- [Problems]:
1. In the passage on Conjuring Hitler, what was the title of Mackinder's 1904 piece?
2. From the passage on Conjuring Hitler, write out the text starting with "Preparata’s major contention" and going on through "pre-war Nazi Germany.", substituting "power brokers" for "elites".

- [Excerpted passage]:

The book begins with an anecdote on memory that frames Preparata’s central proposition. Confounded by uncertainty, the author’s paternal Italian grandfather, seconded by his grandmother, had agonized for years over the outcome of the war. Was the defeat of Mussolini and Hitler a good thing after all? ‘My father and I the modern ones would listen to these tirades, rolling our eyes, and excusing the impropriety of even alluding to a possible Nazi victory on account of my grandfather’s earnest but essentially “screwed-up” world view.’ Certainly, as Preparata came to reconsider, the result of world conflict had not been kind to the former Axis powers, knee-deep in spilled blood and burdened with ineffable guilt for the Holocaust and associated Nazi terror; but was the American ascendancy, with its own imperial precepts of ‘shock and awe’, an entirely innocent global outcome?
Preparata’s major contention is that Hitler himself, and the Nazi apparatus, were aided and abetted by Anglo-American elites ‘the clubs’ who engineered the Weimar crisis, helped propel Hitler to power, and manipulated the Third Reich into a confrontation with the Soviets it could never win. Preparata’s thesis is partly supported by revelations, now being aired, of close Anglo-American identification with German industry and finance of the period, political intrigues with Hitler and Stalin, and even (as with the eugenics movement, widespread US anti-Semitism, or racial terror practised in the American South) the existence of Anglo-Americanideological trends that resembled in some ways the currents in pre-war Nazi Germany.
Preparata’s reckoning of the Nazi regime — especially its fabulous initial, and crucial, access to bank funding of military-industrial production (the centerpiece of Conjuring Hitler) draws from a profound knowledge not only of conventional economic theory but also of alternative, anarchist appreciations of capitalism, including, and most especially, Thorstein Veblen’s far-sighted comprehension of ‘the clubs’, the elite networks that steer western free enterprise, which are motivated by ‘spirits’ of greed and evil that Veblen alone identified within the context of socio-economic theory.
Mackinder’s vision
Although an original and unanticipated achievement, Conjuring Hitler offers ‘no more than a thread with which one may finally string together a collection of clues and solid evidence, which have been available for years and have formed ever since a platform for dissenters’ (p. xix). Foremost among these scattered indications of an imperial plot to weaken Russia and isolate and defang Germany is the influential 1904 piece by H. J. Mackinder that founded the modern perspective of geopolitics and spelled out the geopolitical strategy followed for the next century by Britain and its impatient successor, the United States of America. Simultaneously with the completion of Conjuring Hitler, and a century after Mackinder penned ‘The Geographical Pivot of History’, The Geographical Journal devoted an entire issue to Mackinder’s pregnant intervention, including a reproduction of the original article. While Preparata urges that Mackinder’s belligerently imperialist essay (which appeared in successive iterations up to 1919 and 1943) shaped Anglo-American policy ever afterwards, he is not alone. For example, Harvard historian Paul M. Kennedy, writing in The Guardian in mid-2004, made a parallel claim. ‘Right now,’ Kennedy wrote, ‘with hundreds of thousands of US troops in the Eurasian rimlands and with an administration constantly explaining why it has to stay the course, it looks as if Washington is taking seriously Mackinder’s injunction to ensure control of “the geographical pivot of history”.’ ([1])

- [Records]:

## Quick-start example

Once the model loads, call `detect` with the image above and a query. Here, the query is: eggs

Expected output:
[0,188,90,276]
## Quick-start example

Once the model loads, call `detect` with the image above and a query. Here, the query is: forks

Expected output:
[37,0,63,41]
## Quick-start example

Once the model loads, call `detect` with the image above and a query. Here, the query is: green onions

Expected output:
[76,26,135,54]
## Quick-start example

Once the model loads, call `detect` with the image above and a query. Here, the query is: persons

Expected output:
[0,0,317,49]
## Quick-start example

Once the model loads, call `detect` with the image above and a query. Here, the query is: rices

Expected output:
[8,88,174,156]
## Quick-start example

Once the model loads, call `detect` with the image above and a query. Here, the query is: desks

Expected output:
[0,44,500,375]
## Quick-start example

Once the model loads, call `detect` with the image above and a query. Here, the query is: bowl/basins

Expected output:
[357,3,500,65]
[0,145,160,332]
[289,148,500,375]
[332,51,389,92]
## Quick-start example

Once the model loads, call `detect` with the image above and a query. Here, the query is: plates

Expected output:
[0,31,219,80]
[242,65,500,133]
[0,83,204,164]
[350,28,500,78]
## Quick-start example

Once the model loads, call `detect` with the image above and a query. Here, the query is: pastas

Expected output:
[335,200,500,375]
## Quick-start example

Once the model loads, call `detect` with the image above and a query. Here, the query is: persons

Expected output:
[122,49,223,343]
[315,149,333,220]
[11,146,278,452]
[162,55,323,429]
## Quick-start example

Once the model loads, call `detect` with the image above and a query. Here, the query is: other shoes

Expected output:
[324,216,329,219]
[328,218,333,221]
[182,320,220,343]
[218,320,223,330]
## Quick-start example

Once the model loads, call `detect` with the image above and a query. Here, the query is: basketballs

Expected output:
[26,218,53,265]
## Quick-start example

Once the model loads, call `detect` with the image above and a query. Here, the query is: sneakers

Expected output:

- [Results of the tasks]:
1. 'The Geographical Pivot of History'

2.
Preparata’s major contention is that Hitler himself, and the Nazi apparatus, were aided and abetted by Anglo-American power brokers ‘the clubs’ who engineered the Weimar crisis, helped propel Hitler to power, and manipulated the Third Reich into a confrontation with the Soviets it could never win. Preparata’s thesis is partly supported by revelations, now being aired, of close Anglo-American identification with German industry and finance of the period, political intrigues with Hitler and Stalin, and even (as with the eugenics movement, widespread US anti-Semitism, or racial terror practised in the American South) the existence of Anglo-Americanideological trends that resembled in some ways the currents in pre-war Nazi Germany.